The ultimate Fabric, Power BI, SQL, and AI community-led learning event. Save €200 with code FABCOMM.
Get registeredEnhance your career with this limited time 50% discount on Fabric and Power BI exams. Ends September 15. Request your voucher.
Dear Experts
I have a question around partitions, and best practices.
Scenario
We have a Lakehouse in use - which will underpin a number of Direct lake semantic models, as well as used for querying directly through the SQL end point. It's been designed to follow a fairly simple star schema model, very flat fact / dimensional modelling.
The basic partition strategy was to partition the larger fact tables based on Year-Month, pushing a specific column into the Gold layer table specifically for partitioning, creating approx 60 partitions (12 Months * 5 Years of data) ~40million rows in total for one of the fact tables.
Then in reading up some more, the theory of partition pruning was mentioned - which caught my eye, and has caused some conflicting info regarding the validity of the partitions.
Question
Given that most of my user queries will be driven from the semantic model, and through power BI itself, any filtering of the data is generally done from the dimension tables themselve (as multiple fact tables will be linked to that dim table). So for example - if I want to select a fiscal year, we would filter it from the dimension table, which in turn would link to the fact table based on the date and return all the necessary dates in that fiscal year.
As my partitions are based on Year-Period (doesn't include date) - does this mean that Partition Pruning doesn't occur given that my filtering of that table will be coming from the join with my dim_date table - which would pass down the dates related to the Year-Period rather than the Year-Period itself. Would partition pruning only be activated if and when I query directly on the Year-Period column that i've introduced for the partitions?
Any advice on this would be greatly appreciated.
Thanks
Neil
Solved! Go to Solution.
Hi @NEJO ,
Thanks for reaching out to the Microsoft fabric community forum.
In Power BI and Fabric, partition pruning is most effective when filters are applied directly to the column used for partitioning in the fact table. When filters are applied indirectly such as through a related dimension table partition pruning typically does not occur. This is because the query engine cannot reliably determine which partitions to scan until after joins are evaluated, which happens too late in the query execution process for pruning to take effect. To improve pruning in such scenarios, it’s recommended to include commonly filtered attributes (like FiscalYear) directly in the fact table, allowing filters to act on those columns directly. This denormalization ensures that partition pruning can occur and helps optimize query performance.
If you find this post helpful, please mark it as an "Accept as Solution" and consider giving a KUDOS. Feel free to reach out if you need further assistance.
Thank you
Hi @NEJO
May I ask if you have resolved this issue? If so, please mark the helpful reply and accept it as the solution. This will be helpful for other community members who have similar problems to solve it faster.
Thank you.
Hi @NEJO ,
Thanks for reaching out to the Microsoft fabric community forum.
In Power BI and Fabric, partition pruning is most effective when filters are applied directly to the column used for partitioning in the fact table.
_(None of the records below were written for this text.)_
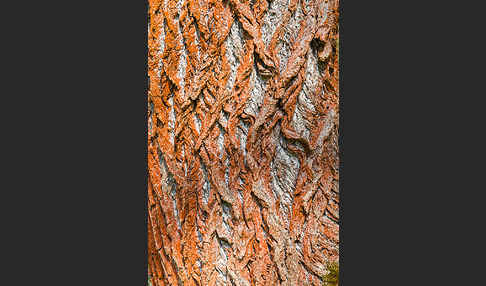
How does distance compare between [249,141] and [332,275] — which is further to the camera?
[332,275]

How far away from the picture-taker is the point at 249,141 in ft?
12.2

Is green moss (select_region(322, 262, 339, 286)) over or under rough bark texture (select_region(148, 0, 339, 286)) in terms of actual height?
under

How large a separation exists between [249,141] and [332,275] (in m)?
1.07

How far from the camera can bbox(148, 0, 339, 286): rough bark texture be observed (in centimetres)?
371

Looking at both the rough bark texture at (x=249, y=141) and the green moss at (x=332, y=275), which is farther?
the green moss at (x=332, y=275)

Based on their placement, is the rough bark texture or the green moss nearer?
the rough bark texture

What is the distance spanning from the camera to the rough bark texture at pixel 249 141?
12.2ft

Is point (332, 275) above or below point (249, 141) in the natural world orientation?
below

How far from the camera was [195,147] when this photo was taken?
3.76m

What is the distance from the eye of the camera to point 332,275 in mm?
3854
When filters are applied indirectly such as through a related dimension table partition pruning typically does not occur. This is because the query engine cannot reliably determine which partitions to scan until after joins are evaluated, which happens too late in the query execution process for pruning to take effect. To improve pruning in such scenarios, it’s recommended to include commonly filtered attributes (like FiscalYear) directly in the fact table, allowing filters to act on those columns directly. This denormalization ensures that partition pruning can occur and helps optimize query performance.
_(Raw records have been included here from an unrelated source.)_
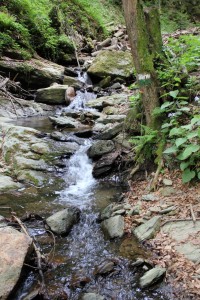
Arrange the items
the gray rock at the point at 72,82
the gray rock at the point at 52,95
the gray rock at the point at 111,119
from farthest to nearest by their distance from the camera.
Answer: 1. the gray rock at the point at 72,82
2. the gray rock at the point at 52,95
3. the gray rock at the point at 111,119

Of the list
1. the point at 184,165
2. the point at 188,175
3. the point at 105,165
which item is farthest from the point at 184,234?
the point at 105,165

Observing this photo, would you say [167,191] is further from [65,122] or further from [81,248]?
[65,122]

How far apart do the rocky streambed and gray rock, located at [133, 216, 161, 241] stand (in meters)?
0.04

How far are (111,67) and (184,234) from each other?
10.6 m

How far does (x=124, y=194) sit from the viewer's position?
4.91 metres

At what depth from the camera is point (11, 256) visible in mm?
2938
If you find this post helpful, please mark it as an "Accept as Solution" and consider giving a KUDOS. Feel free to reach out if you need further assistance.
Thank you
Thanks for the response.
How would I achieve that though, as my model allows for selection of anything from the caelendar (day, month, year, calendar year, fiscal year etc) from my dimension, so the join and filtering will never be direct on period from within the fact table directly, as the join will always be on date. I have multiple fact tables that are required to filter based on that selection from the dim table, so it doesn't seem right to apply the filter to the fact table(s) directly.
Maybe partitions are not required in my instance, given the size of my data tables - but would be good to understand how to get around this type of scenario for future developments.
Thanks
Neil
Hi @NEJO
Unfortunately, we have to work around this limitation, as partition pruning is only triggered when the filter condition is applied directly to the partitioned column in the fact table, rather than through a relationship or join via a dimension table.
Given your current data volume (40 million rows per fact table) and a well-structured star schema, it's very possible that partitioning may not yield a noticeable performance benefit especially in Direct Lake mode, where data access is optimized for read operations on delta tables. In fact, excessive partitioning can increase management overhead without a proportional benefit at this scale.
If you find this post helpful, please mark it as an "Accept as Solution" and consider giving a KUDOS. Feel free to reach out if you need further assistance.
Thank you
40 million rows is on the small side. That can easily fit into a single partition. You will want to aim for partition sizes around 200 million rows per partition.